The obvious candidate I guess would be a bijection p : {1,2,...} -> {1,2,...} between the natural numbers. One might also try to use the Robinson-Schensted correspondence between permutations of length n and pairs of standard Young tableaux of size n. Then one would need a definition of infinite Young tableaux.
Another correspondence that might be used is between permutations and permutation matrices.
 A: There are two closely related definitions which satisfy the properties you want. 
First, consider the group $\Sigma_k$ of all bijections $\pi: \Bbb Z \to \Bbb Z$ such that $\pi(x+k) = \pi(x)+k$ for all $x$.  Note that $S_k$ is a subgroup in $\Sigma_k$ - simply take any permutation of $\{1,\ldots,k\}$ and extend it periodically to all $x$.  This group (introduced by Lusztig) is finitely generated and is closely related to affine Lie algebra $\widehat A_k$.  The RSK algorithm does not exactly work here, but Lusztig does study the shape of Young diagrams (of what would be resulting two tableaux). The shape is a partition of $k$, and can be described using decreasing subsequences, extending Curtis Greene's theorem (I forgot if this is in Lusztig's paper or my own easy observation). 
Second, a somewhat related definition is the group $\Phi_k$ of bijections $\pi: \Bbb N \to \Bbb N$ such that $\pi(x+k) = \pi(x)+k$ for all $x$ large enough.  I studied this definition in this paper.  This group $\Phi_k$ is also finitely generated. It is very suitable for RSK, which is not always, but sometimes invertible.  The asymptotic shape I defined is essentially the same as Lusztig's.  Neither I nor anyone else studied the infinite matrix extension.  The infinite permutation version is already difficult enough.  
A: A permutation on a set A (which need not be countable) is just a bijective map A -> A.
A: Fon-Der-Flaass and Frid have recently introduced and studied infinite permutations as linear orderings of countable sets with respect to a given "natural" linear ordering. That is, given a countable set X (usually ℕ or ℤ), an infinite permutation π of X is a linear ordering ≤π of X that may differ from the "natural" linear ordering of X. If we take X to be finite, then this definition coincides with usual definition of a finite permutation as a bijective map from X to itself.
A: You might also be interested in the "juggling patterns" of Knutson, Lam, and Speyer, defined here: http://arxiv.org/abs/1111.3660.
Also known as bounded affine permutations, these are a subset of the affine permutations that Lusztig introduced mentioned by Igor Pak. Namely, they are the affine permutations $\Sigma_n$ (so $\pi$ a permutation $\mathbb{Z} \to \mathbb{Z}$ with $\pi(i+n) = \pi(i)+n$) that also satisfy $i \leq \pi(i) \leq i + n$. They are related to total positivity and the positroid stratification. There is a nice way to visualize them as juggling patterns, where the number of balls being juggled is equal to the average $\frac{1}{n}\sum_{i=1}^{n}(f(i) -i)$.

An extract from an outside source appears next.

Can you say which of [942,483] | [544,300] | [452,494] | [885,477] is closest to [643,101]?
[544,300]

A: The bijection definition is fine, although it's not a very nice group.  One might also consider the group generated by all transpositions on {1, 2, ...}, which is the subgroup of all bijections that fix all but finitely many elements, and this group is likely to be much nicer; it's countable, for one thing.
Edit:  I guess it's worth noting that as far as I can tell the term infinite symmetric group is used by mathematicians to refer to the subgroup I described.